5th Mayor of Orange County
- Incumbent
- Assumed office December 4, 2018
- Preceded by: Teresa Jacobs

28th Sheriff of Orange County
- In office January 6, 2009 – December 4, 2018
- Preceded by: Kevin Beary
- Succeeded by: John Mina

Chief of the Orlando Police Department
- In office 1998–2002
- Mayor: Glenda Hood
- Preceded by: Bill Kennedy
- Succeeded by: Michael McCoy

Personal details
- Born: Jerry L. Demings June 12, 1959 (age 67) Orlando, Florida, U.S.
- Party: Democratic
- Spouse: Val Butler ​(m. 1988)​
- Children: 3
- Education: Florida State University (BS) Everest College (MBA)
- Website: jerrydemingsforgovernor.org

= Jerry Demings =

American politician (born 1959)

Jerry L. Demings (born June 12, 1959) is an American politician and former law enforcement officer serving as the fifth mayor of Orange County, Florida since 2018. He is the first African American to hold the position. A member of the Democratic Party, he served as sheriff of Orange County from 2009 to 2018 and as chief of the Orlando Police Department from 1998 to 2002.

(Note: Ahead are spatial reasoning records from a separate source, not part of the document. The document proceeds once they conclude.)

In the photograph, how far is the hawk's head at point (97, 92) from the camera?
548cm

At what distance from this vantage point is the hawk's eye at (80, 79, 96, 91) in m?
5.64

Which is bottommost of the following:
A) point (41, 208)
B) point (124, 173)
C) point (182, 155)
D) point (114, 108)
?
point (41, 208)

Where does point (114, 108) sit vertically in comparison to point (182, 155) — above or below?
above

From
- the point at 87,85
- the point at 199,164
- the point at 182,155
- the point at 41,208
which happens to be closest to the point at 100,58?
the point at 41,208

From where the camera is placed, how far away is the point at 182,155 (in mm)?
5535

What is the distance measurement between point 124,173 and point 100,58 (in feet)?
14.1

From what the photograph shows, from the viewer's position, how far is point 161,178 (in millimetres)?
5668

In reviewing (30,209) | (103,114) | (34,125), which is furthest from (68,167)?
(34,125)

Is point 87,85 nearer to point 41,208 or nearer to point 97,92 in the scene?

Born and raised in Orlando, Florida, Demings graduated from Florida State University with a bachelor's degree in finance in 1980. After a brief career in accounting, he joined the Orlando Police Department in 1981 and was promoted through the ranks until his appointment as chief of police in 1998, becoming the first African American to hold the post. In 2008, Demings was elected sheriff of Orange County and was the first African American elected countywide. His tenure coincided with the 2016 Orlando Pulse Nightclub massacre; then the deadliest terrorist attack in the United States since the September 11 attacks and the second deadliest mass shooting in U.S. history. He was re-elected in 2012 and 2016.

Due to Florida's resign-to-run laws, Demings resigned as sheriff to run for county mayor in 2018, and won the August primary with 62 percent of the vote; avoiding the need for a runoff election. Demings became the first Democrat to be elected as Orange County mayor since Linda Chapin's re-election in 1994. He was re-elected in 2022 with 61 percent of the vote. He filed paperwork to run for governor of Florida in the 2026 election on November 3, 2025.

Demings is married to Val Demings, a former U.S. representative and the 2022 Democratic nominee for U.S. senator from Florida.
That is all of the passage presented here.